Working on the Toronto Rehab Urban Farm Project as a Senior Fellow of OpenLab, it has been especially rewarding to see my passion currently being considered by the University Health Network (UHN).
In the summer of 2018, together with the team at UHN, OpenLab finalized the business plan for a social enterprise that aims to improve patient’s transition from the hospital to their homes and community care. We use food as a tool to improve patients’ rehabilitation through gardening workshops, horticultural therapy and cooking and nutrition workshops. I’m proud to be a part of a program that combines both food literacy and mental health. Ryan, Eco-Ethonomics Founder and President, served as my coach throughout the process. I continue to work under his leadership as a part of the Eco-Ethonomics team today as an Intermediate Consultant.
The Toronto Rehab Urban Farm was the social enterprise concept that was developed over a period of 2 years by engaging 141 patients and hospital staff and researching 62 urban farm projects. It takes into consideration patient needs, staff needs, and the foreseeable needs of a partnering urban agriculture organization, which has yet to be identified. The concept looks like the image above.
The business plan was developed with an understanding that an enterprise needs to be able to operate independently without affecting any health care funding.
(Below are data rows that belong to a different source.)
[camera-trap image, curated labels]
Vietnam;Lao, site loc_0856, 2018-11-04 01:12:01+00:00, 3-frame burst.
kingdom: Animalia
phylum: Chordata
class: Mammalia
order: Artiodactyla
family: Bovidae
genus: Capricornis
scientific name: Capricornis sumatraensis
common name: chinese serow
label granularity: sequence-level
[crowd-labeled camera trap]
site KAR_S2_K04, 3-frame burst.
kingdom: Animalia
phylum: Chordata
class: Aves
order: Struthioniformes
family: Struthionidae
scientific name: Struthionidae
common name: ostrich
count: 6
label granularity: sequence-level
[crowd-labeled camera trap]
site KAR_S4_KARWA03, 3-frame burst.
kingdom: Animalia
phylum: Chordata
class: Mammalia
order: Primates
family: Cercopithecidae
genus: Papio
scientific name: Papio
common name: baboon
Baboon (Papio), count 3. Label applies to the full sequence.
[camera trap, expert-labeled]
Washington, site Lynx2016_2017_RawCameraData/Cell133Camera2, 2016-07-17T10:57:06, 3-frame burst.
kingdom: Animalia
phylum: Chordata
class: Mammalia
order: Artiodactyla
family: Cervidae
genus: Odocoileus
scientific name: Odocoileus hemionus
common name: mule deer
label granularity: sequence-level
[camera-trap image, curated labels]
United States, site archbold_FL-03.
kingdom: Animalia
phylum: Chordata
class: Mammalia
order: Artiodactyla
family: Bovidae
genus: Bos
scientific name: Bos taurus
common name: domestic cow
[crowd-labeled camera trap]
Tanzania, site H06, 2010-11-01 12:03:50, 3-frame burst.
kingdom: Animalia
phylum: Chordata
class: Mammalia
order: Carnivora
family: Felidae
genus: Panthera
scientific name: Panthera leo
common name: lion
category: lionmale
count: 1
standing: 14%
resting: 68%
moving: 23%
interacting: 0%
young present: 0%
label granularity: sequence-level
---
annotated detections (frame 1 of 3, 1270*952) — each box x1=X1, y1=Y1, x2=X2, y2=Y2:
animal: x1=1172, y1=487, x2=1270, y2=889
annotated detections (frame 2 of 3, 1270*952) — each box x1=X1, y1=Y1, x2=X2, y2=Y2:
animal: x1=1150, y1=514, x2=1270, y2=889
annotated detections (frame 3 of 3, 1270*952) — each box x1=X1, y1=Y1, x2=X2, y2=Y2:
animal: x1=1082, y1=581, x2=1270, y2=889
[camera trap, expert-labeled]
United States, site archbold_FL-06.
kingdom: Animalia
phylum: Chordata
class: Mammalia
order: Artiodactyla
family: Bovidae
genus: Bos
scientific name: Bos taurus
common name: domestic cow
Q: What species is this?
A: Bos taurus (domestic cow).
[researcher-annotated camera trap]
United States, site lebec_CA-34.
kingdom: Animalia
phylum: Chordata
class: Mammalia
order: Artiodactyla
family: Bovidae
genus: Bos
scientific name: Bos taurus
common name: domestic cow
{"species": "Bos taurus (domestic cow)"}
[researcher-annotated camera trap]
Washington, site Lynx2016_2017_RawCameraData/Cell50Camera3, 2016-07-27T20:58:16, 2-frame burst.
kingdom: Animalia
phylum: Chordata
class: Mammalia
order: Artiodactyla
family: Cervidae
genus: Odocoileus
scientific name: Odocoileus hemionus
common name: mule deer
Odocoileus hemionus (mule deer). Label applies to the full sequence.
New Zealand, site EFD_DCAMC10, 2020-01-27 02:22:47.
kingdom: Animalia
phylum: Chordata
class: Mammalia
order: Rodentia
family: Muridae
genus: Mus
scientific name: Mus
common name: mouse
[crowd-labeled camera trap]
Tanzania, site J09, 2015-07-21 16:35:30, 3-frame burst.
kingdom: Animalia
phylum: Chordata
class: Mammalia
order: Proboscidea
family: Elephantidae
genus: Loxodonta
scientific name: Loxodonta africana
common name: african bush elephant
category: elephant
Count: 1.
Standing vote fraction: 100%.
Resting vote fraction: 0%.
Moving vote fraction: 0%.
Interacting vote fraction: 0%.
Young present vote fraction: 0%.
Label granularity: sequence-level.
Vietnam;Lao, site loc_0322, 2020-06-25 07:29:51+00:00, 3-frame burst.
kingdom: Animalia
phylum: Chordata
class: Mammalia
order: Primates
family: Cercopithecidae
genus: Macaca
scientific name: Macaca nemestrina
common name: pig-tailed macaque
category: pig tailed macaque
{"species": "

Although the operation is self-sustaining, the model developed does rely on upfront philanthropic funding.
Eco-Ethonomics and OpenLab had the chance to present the Toronto Rehab Urban Farm concept at the European Health Care Design Conference, held at the prestigious Royal College of Physicians in London, UK, this past June. Check out our published white paper, Food and Medicine, Farm as Therapy.
I will also be presenting the project at Nutrition Resource Center’s 2018 Fall Forum: Unpacking Food Literacy, on November 15th, 2018. Check out the program here and to register click here. I hope to see you there and look forward to the many conversations I hope it will inspire.
The Toronto Rehab Urban Farm was funded by the Greenbelt Fund, McConnell Family Foundation’s Innoweave program, the University Health Network, the Toronto Rehab Foundation and the Ben and Hilda Katz Foundation.